### ACTIVITY
Repeat all of the material exactly, with no line missing.

### RECORDS PROVIDED
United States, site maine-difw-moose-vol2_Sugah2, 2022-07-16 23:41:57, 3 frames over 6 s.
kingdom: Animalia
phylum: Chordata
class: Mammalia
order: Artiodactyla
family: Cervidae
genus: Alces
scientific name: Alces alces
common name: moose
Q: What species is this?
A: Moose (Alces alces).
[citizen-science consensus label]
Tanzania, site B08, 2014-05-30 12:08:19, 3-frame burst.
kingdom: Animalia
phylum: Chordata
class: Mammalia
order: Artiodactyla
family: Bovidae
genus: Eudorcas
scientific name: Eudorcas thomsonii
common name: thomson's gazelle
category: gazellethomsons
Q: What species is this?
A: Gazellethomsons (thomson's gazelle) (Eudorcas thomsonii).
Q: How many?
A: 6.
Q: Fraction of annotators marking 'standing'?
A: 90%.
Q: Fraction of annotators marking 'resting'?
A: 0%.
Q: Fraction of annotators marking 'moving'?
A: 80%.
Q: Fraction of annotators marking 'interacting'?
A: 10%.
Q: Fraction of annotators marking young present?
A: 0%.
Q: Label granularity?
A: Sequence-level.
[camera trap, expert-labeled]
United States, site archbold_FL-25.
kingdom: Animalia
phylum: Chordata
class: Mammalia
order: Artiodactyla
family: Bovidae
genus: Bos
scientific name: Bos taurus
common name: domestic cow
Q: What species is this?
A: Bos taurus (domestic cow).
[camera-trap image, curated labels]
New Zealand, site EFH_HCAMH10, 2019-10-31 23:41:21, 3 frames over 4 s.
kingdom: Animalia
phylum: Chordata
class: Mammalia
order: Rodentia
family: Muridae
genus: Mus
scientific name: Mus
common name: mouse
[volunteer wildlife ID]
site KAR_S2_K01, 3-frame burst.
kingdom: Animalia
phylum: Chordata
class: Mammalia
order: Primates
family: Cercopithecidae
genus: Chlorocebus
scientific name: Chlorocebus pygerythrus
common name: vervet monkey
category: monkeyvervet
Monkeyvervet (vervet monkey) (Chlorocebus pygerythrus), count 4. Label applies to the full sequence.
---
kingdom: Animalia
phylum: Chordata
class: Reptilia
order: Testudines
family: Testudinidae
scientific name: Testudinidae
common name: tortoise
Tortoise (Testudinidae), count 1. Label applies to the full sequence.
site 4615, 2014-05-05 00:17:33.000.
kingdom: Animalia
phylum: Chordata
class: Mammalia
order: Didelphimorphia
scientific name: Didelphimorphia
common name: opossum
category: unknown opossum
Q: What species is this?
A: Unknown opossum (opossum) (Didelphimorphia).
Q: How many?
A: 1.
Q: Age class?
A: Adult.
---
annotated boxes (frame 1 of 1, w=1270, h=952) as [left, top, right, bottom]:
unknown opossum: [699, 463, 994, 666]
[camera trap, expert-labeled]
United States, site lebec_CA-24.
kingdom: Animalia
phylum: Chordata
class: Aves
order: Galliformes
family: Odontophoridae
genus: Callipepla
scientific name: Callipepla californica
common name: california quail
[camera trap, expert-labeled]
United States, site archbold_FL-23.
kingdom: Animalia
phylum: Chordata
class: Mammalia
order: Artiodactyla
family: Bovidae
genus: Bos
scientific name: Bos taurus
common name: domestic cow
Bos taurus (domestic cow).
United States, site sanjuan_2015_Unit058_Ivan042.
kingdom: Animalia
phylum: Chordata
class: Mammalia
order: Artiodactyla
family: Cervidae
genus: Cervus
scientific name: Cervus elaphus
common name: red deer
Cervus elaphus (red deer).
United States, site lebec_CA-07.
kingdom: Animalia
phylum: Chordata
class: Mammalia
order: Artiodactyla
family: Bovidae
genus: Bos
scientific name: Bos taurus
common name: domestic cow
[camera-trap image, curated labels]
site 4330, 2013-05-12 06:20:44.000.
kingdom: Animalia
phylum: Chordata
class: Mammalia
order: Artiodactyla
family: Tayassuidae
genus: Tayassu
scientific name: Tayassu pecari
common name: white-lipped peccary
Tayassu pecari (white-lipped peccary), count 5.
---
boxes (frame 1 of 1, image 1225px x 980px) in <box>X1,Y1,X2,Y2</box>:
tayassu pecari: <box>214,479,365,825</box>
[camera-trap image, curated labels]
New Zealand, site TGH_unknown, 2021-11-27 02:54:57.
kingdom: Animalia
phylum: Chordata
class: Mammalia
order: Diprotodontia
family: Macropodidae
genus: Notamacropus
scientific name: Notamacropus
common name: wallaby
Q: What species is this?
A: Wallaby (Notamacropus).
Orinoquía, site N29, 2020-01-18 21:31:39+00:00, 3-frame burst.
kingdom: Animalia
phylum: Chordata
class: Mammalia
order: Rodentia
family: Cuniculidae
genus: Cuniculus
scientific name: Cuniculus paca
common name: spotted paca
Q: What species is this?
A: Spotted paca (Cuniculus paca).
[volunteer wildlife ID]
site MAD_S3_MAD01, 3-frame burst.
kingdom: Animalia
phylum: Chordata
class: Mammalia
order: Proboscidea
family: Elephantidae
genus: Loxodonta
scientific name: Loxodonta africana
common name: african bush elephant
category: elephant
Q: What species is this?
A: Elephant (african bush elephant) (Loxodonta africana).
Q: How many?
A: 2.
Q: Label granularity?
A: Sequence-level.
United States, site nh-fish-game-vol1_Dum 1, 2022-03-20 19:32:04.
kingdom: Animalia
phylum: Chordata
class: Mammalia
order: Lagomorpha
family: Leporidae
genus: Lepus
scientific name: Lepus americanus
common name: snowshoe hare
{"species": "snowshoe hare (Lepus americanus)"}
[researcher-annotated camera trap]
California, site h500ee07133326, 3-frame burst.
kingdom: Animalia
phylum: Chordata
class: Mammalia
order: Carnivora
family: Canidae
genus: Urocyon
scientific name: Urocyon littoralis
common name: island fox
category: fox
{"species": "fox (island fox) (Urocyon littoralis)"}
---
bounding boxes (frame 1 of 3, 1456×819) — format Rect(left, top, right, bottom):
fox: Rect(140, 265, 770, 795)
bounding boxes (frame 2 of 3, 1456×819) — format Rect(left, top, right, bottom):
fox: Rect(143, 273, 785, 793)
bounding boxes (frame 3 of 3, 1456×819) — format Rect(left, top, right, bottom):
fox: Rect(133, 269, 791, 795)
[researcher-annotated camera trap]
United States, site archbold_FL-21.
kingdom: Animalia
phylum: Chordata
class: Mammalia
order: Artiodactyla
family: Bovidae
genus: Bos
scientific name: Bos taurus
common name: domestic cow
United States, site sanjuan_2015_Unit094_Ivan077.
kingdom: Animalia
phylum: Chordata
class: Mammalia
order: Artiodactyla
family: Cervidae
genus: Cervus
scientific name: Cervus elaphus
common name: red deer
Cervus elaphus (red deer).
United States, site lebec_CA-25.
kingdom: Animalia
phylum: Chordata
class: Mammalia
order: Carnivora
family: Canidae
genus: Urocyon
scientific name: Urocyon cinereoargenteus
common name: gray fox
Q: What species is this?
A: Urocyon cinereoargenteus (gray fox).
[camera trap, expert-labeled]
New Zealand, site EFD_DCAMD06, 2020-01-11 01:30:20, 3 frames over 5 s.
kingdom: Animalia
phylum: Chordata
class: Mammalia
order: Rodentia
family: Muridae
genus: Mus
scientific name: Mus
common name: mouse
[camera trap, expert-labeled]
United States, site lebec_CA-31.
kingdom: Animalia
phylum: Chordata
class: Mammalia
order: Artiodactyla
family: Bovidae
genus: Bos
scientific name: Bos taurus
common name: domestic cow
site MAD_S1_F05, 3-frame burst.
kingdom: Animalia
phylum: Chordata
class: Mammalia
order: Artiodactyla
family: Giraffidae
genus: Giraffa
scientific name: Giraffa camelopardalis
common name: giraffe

### EXERCISE OUTPUT
United States, site maine-difw-moose-vol2_Sugah2, 2022-07-16 23:41:57, 3 frames over 6 s.
kingdom: Animalia
phylum: Chordata
class: Mammalia
order: Artiodactyla
family: Cervidae
genus: Alces
scientific name: Alces alces
common name: moose
Q: What species is this?
A: Moose (Alces alces).
[citizen-science consensus label]
Tanzania, site B08, 2014-05-30 12:08:19, 3-frame burst.
kingdom: Animalia
phylum: Chordata
class: Mammalia
order: Artiodactyla
family: Bovidae
genus: Eudorcas
scientific name: Eudorcas thomsonii
common name: thomson's gazelle
category: gazellethomsons
Q: What species is this?
A: Gazellethomsons (thomson's gazelle) (Eudorcas thomsonii).
Q: How many?
A: 6.
Q: Fraction of annotators marking 'standing'?
A: 90%.
Q: Fraction of annotators marking 'resting'?
A: 0%.
Q: Fraction of annotators marking 'moving'?
A: 80%.
Q: Fraction of annotators marking 'interacting'?
A: 10%.
Q: Fraction of annotators marking young present?
A: 0%.
Q: Label granularity?
A: Sequence-level.
[camera trap, expert-labeled]
United States, site archbold_FL-25.
kingdom: Animalia
phylum: Chordata
class: Mammalia
order: Artiodactyla
family: Bovidae
genus: Bos
scientific name: Bos taurus
common name: domestic cow
Q: What species is this?
A: Bos taurus (domestic cow).
[camera-trap image, curated labels]
New Zealand, site EFH_HCAMH10, 2019-10-31 23:41:21, 3 frames over 4 s.
kingdom: Animalia
phylum: Chordata
class: Mammalia
order: Rodentia
family: Muridae
genus: Mus
scientific name: Mus
common name: mouse
[volunteer wildlife ID]
site KAR_S2_K01, 3-frame burst.
kingdom: Animalia
phylum: Chordata
class: Mammalia
order: Primates
family: Cercopithecidae
genus: Chlorocebus
scientific name: Chlorocebus pygerythrus
common name: vervet monkey
category: monkeyvervet
Monkeyvervet (vervet monkey) (Chlorocebus pygerythrus), count 4. Label applies to the full sequence.
---
kingdom: Animalia
phylum: Chordata
class: Reptilia
order: Testudines
family: Testudinidae
scientific name: Testudinidae
common name: tortoise
Tortoise (Testudinidae), count 1. Label applies to the full sequence.
site 4615, 2014-05-05 00:17:33.000.
kingdom: Animalia
phylum: Chordata
class: Mammalia
order: Didelphimorphia
scientific name: Didelphimorphia
common name: opossum
category: unknown opossum
Q: What species is this?
A: Unknown opossum (opossum) (Didelphimorphia).
Q: How many?
A: 1.
Q: Age class?
A: Adult.
---
annotated boxes (frame 1 of 1, w=1270, h=952) as [left, top, right, bottom]:
unknown opossum: [699, 463, 994, 666]
[camera trap, expert-labeled]
United States, site lebec_CA-24.
kingdom: Animalia
phylum: Chordata
class: Aves
order: Galliformes
family: Odontophoridae
genus: Callipepla
scientific name: Callipepla californica
common name: california quail
[camera trap, expert-labeled]
United States, site archbold_FL-23.
kingdom: Animalia
phylum: Chordata
class: Mammalia
order: Artiodactyla
family: Bovidae
genus: Bos
scientific name: Bos taurus
common name: domestic cow
Bos taurus (domestic cow).
United States, site sanjuan_2015_Unit058_Ivan042.
kingdom: Animalia
phylum: Chordata
class: Mammalia
order: Artiodactyla
family: Cervidae
genus: Cervus
scientific name: Cervus elaphus
common name: red deer
Cervus elaphus (red deer).
United States, site lebec_CA-07.
kingdom: Animalia
phylum: Chordata
class: Mammalia
order: Artiodactyla
family: Bovidae
genus: Bos
scientific name: Bos taurus
common name: domestic cow
[camera-trap image, curated labels]
site 4330, 2013-05-12 06:20:44.000.
kingdom: Animalia
phylum: Chordata
class: Mammalia
order: Artiodactyla
family: Tayassuidae
genus: Tayassu
scientific name: Tayassu pecari
common name: white-lipped peccary
Tayassu pecari (white-lipped peccary), count 5.
---
boxes (frame 1 of 1, image 1225px x 980px) in <box>X1,Y1,X2,Y2</box>:
tayassu pecari: <box>214,479,365,825</box>
[camera-trap image, curated labels]
New Zealand, site TGH_unknown, 2021-11-27 02:54:57.
kingdom: Animalia
phylum: Chordata
class: Mammalia
order: Diprotodontia
family: Macropodidae
genus: Notamacropus
scientific name: Notamacropus
common name: wallaby
Q: What species is this?
A: Wallaby (Notamacropus).
Orinoquía, site N29, 2020-01-18 21:31:39+00:00, 3-frame burst.
kingdom: Animalia
phylum: Chordata
class: Mammalia
order: Rodentia
family: Cuniculidae
genus: Cuniculus
scientific name: Cuniculus paca
common name: spotted paca
Q: What species is this?
A: Spotted paca (Cuniculus paca).
[volunteer wildlife ID]
site MAD_S3_MAD01, 3-frame burst.
kingdom: Animalia
phylum: Chordata
class: Mammalia
order: Proboscidea
family: Elephantidae
genus: Loxodonta
scientific name: Loxodonta africana
common name: african bush elephant
category: elephant
Q: What species is this?
A: Elephant (african bush elephant) (Loxodonta africana).
Q: How many?
A: 2.
Q: Label granularity?
A: Sequence-level.
United States, site nh-fish-game-vol1_Dum 1, 2022-03-20 19:32:04.
kingdom: Animalia
phylum: Chordata
class: Mammalia
order: Lagomorpha
family: Leporidae
genus: Lepus
scientific name: Lepus americanus
common name: snowshoe hare
{"species": "snowshoe hare (Lepus americanus)"}
[researcher-annotated camera trap]
California, site h500ee07133326, 3-frame burst.
kingdom: Animalia
phylum: Chordata
class: Mammalia
order: Carnivora
family: Canidae
genus: Urocyon
scientific name: Urocyon littoralis
common name: island fox
category: fox
{"species": "fox (island fox) (Urocyon littoralis)"}
---
bounding boxes (frame 1 of 3, 1456×819) — format Rect(left, top, right, bottom):
fox: Rect(140, 265, 770, 795)
bounding boxes (frame 2 of 3, 1456×819) — format Rect(left, top, right, bottom):
fox: Rect(143, 273, 785, 793)
bounding boxes (frame 3 of 3, 1456×819) — format Rect(left, top, right, bottom):
fox: Rect(133, 269, 791, 795)
[researcher-annotated camera trap]
United States, site archbold_FL-21.
kingdom: Animalia
phylum: Chordata
class: Mammalia
order: Artiodactyla
family: Bovidae
genus: Bos
scientific name: Bos taurus
common name: domestic cow
United States, site sanjuan_2015_Unit094_Ivan077.
kingdom: Animalia
phylum: Chordata
class: Mammalia
order: Artiodactyla
family: Cervidae
genus: Cervus
scientific name: Cervus elaphus
common name: red deer
Cervus elaphus (red deer).
United States, site lebec_CA-25.
kingdom: Animalia
phylum: Chordata
class: Mammalia
order: Carnivora
family: Canidae
genus: Urocyon
scientific name: Urocyon cinereoargenteus
common name: gray fox
Q: What species is this?
A: Urocyon cinereoargenteus (gray fox).
[camera trap, expert-labeled]
New Zealand, site EFD_DCAMD06, 2020-01-11 01:30:20, 3 frames over 5 s.
kingdom: Animalia
phylum: Chordata
class: Mammalia
order: Rodentia
family: Muridae
genus: Mus
scientific name: Mus
common name: mouse
[camera trap, expert-labeled]
United States, site lebec_CA-31.
kingdom: Animalia
phylum: Chordata
class: Mammalia
order: Artiodactyla
family: Bovidae
genus: Bos
scientific name: Bos taurus
common name: domestic cow
site MAD_S1_F05, 3-frame burst.
kingdom: Animalia
phylum: Chordata
class: Mammalia
order: Artiodactyla
family: Giraffidae
genus: Giraffa
scientific name: Giraffa camelopardalis
common name: giraffe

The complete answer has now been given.